Optical fibers form the backbone of our global data transmission infrastructure. As demands on global data transmission grow the capacity of these systems needs to be increased. The behaviour of light waves through these optical fibers is described by the Manakov Equation (ME), a system of nonlinear partial differential equations.

The ME is an integrable system, which can be solved analytically using Nonlinear Fourier Transforms. Recently, fiber-optic communication systems based on the Nonlinear Fourier Transform (NFT) of the ME have been proposed. Similar to the linear Fourier Transform, which decomposes a signal in linear frequency components, the NFT decomposes a signal in nonlinear frequency components. This nonlinear spectrum consists of a continuous and a discrete part. The continuous spectrum in general constitutes the whole real line. The discrete spectrum consists of distinct points in the complex plane which correspond to so-called solitons, which are stable wave forms. The evolution of the nonlinear spectrum along the fiber is trivial.

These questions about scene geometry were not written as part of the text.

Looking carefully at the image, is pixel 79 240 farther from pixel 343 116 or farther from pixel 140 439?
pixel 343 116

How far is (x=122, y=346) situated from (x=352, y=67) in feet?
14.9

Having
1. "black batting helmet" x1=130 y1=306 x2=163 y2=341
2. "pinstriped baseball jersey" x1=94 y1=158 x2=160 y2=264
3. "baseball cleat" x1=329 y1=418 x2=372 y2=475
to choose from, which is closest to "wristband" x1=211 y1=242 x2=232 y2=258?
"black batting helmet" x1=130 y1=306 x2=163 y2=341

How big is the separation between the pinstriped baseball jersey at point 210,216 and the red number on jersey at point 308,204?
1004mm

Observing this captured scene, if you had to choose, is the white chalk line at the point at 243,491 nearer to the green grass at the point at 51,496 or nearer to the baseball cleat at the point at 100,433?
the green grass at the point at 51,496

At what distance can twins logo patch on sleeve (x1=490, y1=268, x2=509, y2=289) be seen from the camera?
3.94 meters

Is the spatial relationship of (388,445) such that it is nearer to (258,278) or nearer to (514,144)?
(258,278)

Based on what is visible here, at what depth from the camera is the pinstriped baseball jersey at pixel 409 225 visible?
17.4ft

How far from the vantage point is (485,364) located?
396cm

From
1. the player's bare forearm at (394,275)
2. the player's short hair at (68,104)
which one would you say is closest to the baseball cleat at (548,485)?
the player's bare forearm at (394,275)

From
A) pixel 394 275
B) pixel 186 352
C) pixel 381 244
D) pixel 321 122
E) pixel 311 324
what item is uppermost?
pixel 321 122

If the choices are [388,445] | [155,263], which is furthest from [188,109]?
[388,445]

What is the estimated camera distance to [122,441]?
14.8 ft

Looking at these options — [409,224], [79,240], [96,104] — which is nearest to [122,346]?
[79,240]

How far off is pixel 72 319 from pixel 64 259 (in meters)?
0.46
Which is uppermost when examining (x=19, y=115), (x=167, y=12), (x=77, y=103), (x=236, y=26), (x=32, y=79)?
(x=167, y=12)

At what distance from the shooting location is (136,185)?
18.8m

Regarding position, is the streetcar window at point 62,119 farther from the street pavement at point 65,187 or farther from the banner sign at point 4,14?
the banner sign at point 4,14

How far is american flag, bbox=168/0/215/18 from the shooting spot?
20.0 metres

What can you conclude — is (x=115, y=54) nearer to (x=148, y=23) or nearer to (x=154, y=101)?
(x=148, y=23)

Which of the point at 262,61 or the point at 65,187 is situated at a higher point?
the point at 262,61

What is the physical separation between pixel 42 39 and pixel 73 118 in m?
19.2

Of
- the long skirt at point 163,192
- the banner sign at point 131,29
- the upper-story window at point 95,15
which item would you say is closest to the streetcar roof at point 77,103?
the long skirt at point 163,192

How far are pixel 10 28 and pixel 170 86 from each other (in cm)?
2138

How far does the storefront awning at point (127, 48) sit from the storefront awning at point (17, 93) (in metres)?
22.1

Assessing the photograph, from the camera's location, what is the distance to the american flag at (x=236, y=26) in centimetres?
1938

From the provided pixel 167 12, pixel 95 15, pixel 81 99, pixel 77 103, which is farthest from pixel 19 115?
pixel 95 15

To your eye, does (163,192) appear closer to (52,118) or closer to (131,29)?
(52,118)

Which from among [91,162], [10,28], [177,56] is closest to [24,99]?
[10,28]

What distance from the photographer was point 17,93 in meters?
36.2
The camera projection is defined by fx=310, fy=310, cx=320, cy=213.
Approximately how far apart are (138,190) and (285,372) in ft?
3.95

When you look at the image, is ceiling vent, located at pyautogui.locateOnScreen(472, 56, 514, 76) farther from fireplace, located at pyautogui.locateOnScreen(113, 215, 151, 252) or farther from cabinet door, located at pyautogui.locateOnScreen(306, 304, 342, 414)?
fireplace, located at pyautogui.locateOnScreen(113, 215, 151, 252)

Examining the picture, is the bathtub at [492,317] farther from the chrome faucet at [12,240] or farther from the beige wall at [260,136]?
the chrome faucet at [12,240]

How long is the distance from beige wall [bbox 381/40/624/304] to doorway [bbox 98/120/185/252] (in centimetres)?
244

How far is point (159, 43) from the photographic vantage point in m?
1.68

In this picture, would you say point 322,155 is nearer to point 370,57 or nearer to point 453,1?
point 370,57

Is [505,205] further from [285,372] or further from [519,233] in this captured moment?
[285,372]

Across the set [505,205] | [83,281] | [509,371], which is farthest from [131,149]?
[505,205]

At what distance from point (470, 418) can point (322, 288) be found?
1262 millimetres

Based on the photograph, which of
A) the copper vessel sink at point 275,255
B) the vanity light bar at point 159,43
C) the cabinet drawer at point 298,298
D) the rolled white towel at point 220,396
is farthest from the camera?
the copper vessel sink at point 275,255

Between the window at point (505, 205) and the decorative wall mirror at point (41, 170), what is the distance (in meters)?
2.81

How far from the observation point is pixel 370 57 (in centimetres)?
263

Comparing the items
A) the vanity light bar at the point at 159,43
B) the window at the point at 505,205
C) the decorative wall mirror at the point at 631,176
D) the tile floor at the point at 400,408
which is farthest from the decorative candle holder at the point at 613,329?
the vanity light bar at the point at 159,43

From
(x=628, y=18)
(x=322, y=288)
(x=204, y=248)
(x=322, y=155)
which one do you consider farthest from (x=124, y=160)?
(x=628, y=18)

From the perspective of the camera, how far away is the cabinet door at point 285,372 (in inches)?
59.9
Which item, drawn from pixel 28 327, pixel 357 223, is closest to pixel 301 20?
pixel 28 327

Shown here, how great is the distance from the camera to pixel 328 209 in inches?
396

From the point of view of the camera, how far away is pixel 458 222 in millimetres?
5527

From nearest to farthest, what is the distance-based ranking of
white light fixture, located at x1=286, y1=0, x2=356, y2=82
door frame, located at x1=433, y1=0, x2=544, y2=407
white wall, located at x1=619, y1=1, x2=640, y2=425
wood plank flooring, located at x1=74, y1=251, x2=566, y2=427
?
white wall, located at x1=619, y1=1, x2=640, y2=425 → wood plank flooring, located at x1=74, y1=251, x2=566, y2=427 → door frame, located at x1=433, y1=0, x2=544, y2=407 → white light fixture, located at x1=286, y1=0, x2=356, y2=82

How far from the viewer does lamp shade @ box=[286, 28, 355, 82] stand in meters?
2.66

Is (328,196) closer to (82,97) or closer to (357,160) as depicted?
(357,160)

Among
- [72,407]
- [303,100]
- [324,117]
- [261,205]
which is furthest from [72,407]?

The nonlinear spectrum however cannot be computed analytically for most signals and therefore numerical methods are needed. The existing numerical methods have a high computational complexity of O(D^2) for computing the continuous spectrum, with D the number of time samples of the signal. For the Nonlinear Schrödinger Equation (NSE), a simplification of the ME, more efficient numerical methods exist with a computational complexity of O(D log^2(D)). In this thesis we present an extension of these so-called fast NFT methods to the ME. The resulting algorithms are second and fourth-order algorithms based on second and fourth order exponential integration methods respectively.

We developed open source software implementing the fast NFT algorithms for the ME and integrated them in the already existing Fast Nonlinear Fourier Transform (FNFT) software library. We provide detailed documentation and examples which allow other researchers to use the algorithms as tools or as a base for developing new algorithms. We furthermore test the accuracy of the developed algorithms against analytic examples. Of these examples, the rectangle signal and secant hyperbolic signal are new analytic examples for the ME to the best of our knowledge.